GIVEN PASSAGE.
◇ ◇ ◇ ◇ ◇

When brakes fail on tourist bus, panic, prayers, carnage ensue
By The Associated Press
Published: Monday, February 4, 2013, 9:29 p.m.
Updated: Monday, February 4, 2013
YUCAIPA, Calif. — The bus full of tired tourists from Mexico was slowly winding its way down the mountain from the ski resort of Big Bear when it suddenly picked up speed. The driver shouted to call 911 — the brakes had failed.
As passengers frantically tried to get a cellphone signal, teen girls shrieked and prayed aloud. Others cried and shielded their heads as they careened downhill.
The bus rear-ended a Saturn sedan, swerved, flipped and slid on its side. A Ford pickup in the oncoming lane plowed into it, righting the bus and tossing passengers out shattered windows.
“Everything happened so fast. When the bus spun everything flew, even the people,” said Gerardo Barrientos, who was next to his girlfriend one minute and scrambling out of the wreckage the next to find her and a friend on the road, injured but alive amid the carnage.
Seven people were killed and dozens injured on Sunday in the accident 80 miles east of Los Angeles. On Monday, families from Tijuana anxiously sought loved ones in hospitals.

◇ ◇ ◇ ◇ ◇

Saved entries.
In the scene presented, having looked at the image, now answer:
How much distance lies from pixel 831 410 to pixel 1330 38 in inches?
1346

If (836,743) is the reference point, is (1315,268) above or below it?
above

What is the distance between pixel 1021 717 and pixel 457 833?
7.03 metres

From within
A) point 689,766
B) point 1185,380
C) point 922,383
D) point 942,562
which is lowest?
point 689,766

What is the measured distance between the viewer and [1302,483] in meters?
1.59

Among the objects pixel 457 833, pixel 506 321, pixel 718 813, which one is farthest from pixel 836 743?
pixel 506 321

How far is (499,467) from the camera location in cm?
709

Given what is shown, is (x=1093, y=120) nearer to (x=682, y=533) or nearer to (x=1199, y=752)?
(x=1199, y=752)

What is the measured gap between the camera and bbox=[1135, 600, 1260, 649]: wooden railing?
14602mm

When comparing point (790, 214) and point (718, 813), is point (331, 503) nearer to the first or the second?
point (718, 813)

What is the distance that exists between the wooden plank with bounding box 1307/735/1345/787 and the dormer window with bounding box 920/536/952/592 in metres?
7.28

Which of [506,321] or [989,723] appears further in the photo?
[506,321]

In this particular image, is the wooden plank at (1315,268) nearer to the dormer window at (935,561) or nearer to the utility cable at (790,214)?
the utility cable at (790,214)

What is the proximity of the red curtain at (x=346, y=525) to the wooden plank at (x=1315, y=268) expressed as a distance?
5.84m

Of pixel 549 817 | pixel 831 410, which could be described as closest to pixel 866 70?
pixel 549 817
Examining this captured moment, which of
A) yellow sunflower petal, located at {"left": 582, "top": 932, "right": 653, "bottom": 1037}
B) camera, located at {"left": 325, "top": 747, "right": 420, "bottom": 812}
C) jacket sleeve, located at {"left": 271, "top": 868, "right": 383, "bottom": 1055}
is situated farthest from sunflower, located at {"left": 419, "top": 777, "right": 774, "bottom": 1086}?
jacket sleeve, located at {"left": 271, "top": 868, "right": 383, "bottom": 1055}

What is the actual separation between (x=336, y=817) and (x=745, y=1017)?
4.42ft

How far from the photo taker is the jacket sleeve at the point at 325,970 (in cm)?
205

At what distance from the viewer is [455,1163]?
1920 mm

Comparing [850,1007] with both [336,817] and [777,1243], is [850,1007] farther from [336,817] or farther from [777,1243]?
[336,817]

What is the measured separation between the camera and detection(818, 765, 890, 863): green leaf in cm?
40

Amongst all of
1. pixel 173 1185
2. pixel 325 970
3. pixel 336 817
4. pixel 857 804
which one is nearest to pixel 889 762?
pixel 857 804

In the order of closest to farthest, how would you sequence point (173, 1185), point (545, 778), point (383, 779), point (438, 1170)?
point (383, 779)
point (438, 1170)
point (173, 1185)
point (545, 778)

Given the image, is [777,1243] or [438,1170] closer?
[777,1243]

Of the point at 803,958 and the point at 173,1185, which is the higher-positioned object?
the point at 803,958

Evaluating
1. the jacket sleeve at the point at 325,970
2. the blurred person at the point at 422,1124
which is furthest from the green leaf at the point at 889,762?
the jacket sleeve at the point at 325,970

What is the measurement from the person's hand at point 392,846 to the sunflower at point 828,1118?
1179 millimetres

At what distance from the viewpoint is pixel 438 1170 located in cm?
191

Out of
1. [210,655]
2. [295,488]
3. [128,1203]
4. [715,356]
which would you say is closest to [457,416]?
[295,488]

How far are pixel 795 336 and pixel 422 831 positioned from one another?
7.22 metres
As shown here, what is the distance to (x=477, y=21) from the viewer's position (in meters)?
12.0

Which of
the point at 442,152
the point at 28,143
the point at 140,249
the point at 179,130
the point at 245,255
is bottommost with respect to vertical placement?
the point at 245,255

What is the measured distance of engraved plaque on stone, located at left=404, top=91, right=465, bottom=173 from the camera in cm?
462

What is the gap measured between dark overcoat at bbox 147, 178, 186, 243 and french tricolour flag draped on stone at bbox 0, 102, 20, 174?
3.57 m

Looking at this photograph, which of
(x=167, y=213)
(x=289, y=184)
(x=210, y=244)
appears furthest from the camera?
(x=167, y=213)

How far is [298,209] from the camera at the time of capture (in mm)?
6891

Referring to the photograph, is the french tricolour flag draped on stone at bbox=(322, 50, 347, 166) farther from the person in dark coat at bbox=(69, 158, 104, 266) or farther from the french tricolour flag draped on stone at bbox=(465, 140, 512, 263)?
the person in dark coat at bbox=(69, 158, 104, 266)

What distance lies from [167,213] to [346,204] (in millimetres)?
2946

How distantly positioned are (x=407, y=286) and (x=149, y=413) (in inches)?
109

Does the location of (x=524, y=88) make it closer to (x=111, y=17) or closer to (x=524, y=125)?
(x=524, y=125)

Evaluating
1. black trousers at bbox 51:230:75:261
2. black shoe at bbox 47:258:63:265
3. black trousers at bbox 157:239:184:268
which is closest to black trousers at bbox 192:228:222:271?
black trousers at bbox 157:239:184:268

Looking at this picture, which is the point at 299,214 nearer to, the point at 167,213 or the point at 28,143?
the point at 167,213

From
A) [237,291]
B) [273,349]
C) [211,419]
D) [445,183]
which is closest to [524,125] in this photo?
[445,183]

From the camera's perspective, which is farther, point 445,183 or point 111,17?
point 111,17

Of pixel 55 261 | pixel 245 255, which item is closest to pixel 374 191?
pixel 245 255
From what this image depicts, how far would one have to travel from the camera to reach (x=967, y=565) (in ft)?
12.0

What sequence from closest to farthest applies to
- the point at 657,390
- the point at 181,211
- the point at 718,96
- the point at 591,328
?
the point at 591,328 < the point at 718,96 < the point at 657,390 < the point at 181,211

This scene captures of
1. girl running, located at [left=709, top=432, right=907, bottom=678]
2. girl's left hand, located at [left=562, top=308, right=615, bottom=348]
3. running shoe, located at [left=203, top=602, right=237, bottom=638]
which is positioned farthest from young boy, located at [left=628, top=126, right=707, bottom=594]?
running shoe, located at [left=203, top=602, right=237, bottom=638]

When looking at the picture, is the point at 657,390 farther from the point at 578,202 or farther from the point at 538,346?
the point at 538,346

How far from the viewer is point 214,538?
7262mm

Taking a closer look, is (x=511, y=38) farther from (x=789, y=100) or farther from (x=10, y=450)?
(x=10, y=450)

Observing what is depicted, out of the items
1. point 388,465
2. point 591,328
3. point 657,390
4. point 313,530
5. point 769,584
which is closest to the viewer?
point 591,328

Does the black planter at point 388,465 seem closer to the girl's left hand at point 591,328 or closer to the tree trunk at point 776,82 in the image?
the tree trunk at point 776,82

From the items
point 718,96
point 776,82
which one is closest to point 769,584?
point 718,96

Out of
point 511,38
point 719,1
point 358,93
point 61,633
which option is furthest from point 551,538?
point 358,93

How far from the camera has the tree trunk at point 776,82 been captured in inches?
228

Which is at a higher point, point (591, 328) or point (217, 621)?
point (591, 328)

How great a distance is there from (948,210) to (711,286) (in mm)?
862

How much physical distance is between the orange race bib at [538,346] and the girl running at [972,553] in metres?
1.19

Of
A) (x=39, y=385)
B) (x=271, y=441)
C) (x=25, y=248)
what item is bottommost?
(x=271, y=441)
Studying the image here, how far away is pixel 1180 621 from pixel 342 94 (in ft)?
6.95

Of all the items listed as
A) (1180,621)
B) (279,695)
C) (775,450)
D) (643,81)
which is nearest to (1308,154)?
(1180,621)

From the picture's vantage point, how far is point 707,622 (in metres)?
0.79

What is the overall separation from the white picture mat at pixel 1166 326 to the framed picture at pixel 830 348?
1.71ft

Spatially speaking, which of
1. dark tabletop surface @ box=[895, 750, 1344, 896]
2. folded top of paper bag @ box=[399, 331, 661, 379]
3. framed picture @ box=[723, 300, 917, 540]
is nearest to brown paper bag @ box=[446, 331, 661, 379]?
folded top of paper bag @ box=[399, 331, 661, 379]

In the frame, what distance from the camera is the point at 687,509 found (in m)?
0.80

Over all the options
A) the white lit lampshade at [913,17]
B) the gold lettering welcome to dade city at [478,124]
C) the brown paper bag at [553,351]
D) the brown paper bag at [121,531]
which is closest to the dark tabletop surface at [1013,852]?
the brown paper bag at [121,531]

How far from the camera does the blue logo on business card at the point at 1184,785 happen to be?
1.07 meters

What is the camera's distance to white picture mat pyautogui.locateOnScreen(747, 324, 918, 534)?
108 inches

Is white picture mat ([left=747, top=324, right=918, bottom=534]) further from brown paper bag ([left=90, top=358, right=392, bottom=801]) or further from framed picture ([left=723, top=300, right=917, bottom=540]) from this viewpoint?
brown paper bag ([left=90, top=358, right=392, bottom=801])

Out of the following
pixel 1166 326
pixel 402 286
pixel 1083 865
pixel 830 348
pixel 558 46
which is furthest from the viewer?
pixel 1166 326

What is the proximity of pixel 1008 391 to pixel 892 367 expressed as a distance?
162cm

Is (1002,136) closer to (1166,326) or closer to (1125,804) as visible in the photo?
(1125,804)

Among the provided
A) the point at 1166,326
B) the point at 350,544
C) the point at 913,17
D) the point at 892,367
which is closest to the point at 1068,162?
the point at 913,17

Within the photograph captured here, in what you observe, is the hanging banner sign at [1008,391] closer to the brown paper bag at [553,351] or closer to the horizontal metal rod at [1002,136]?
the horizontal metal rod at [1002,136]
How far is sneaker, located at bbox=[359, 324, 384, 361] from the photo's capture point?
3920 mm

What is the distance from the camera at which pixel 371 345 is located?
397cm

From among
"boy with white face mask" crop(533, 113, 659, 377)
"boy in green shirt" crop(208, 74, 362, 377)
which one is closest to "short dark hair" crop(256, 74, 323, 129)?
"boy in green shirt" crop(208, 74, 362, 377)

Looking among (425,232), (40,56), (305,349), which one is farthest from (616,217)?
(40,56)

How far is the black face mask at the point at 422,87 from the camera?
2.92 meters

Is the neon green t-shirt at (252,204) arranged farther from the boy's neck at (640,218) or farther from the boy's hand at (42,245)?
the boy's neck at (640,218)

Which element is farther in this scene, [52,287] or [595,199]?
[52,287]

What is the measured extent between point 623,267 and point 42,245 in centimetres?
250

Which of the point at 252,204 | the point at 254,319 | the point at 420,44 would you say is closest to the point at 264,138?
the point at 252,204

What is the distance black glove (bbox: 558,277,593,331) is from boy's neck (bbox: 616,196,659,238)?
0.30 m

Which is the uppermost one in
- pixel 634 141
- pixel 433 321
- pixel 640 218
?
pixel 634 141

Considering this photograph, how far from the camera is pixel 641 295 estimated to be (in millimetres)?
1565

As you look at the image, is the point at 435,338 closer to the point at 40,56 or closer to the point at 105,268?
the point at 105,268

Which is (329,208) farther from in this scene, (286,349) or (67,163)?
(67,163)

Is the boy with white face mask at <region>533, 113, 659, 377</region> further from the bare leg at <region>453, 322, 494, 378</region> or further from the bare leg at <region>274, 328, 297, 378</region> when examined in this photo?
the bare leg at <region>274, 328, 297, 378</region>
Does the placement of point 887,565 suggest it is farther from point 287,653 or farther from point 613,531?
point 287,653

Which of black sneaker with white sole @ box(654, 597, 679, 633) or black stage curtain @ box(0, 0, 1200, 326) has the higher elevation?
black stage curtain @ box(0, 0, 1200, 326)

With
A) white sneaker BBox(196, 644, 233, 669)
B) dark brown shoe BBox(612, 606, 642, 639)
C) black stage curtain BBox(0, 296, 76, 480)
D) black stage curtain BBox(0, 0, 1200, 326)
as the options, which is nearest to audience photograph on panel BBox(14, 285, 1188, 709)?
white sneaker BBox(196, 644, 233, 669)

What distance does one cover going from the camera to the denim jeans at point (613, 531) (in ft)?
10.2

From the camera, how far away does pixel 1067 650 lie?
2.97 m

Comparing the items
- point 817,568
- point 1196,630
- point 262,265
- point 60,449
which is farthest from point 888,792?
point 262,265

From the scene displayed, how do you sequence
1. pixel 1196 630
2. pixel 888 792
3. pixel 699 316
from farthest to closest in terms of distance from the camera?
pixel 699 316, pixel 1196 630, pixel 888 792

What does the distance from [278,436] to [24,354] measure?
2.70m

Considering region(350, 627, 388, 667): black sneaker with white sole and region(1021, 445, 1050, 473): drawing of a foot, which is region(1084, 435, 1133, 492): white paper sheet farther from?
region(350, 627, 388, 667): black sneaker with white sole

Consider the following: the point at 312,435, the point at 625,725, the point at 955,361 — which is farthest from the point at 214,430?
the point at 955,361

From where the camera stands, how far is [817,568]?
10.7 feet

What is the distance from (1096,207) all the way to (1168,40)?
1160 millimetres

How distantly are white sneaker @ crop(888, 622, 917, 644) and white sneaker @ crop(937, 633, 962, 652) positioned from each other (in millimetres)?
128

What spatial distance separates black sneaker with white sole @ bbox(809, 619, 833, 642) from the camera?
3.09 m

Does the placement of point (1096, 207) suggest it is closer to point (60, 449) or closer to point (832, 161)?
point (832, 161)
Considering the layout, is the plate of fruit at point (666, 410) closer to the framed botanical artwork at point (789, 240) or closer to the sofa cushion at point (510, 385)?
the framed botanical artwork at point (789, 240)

◇ ◇ ◇ ◇ ◇

ASSIGNMENT 1. Render into Spanish the following sentence from the article on the tourist bus crash: "The bus rear-ended a Saturn sedan, swerved, flipped and slid on its side."
ASSIGNMENT 2. Carry on the article on the tourist bus crash from its final sentence.

EXPECTED OUTPUT 1. El autobús chocó por detrás contra un sedán Saturn, dio un volantazo, volcó y se deslizó de costado.

EXPECTED OUTPUT 2.
Investigators searched the scene for evidence and scrutinized the company's safety history. Government records showed the bus, operated by Scapadas Magicas of National City, Calif., recorded 22 safety violations in inspections over a year — including brake, windshield and tire problems.
The crash littered State Route 38 with body parts, winter clothing and debris. The battered bus stretched across both lanes — its windows blown out, front end crushed and part of the roof peeled back like a tin can.
“There are very, very horrendous images in my head, things I don't want to think about,” Barrientos said as he and his girlfriend, Lluvia Ramirez, who both work at a hospital in Tijuana, waited in the Loma Linda University Medical Center emergency room.
“I was overwhelmed,” Ramirez said. “I'm a surgical resident, and I usually know how to react, but I was so in shock I didn't know what to do.”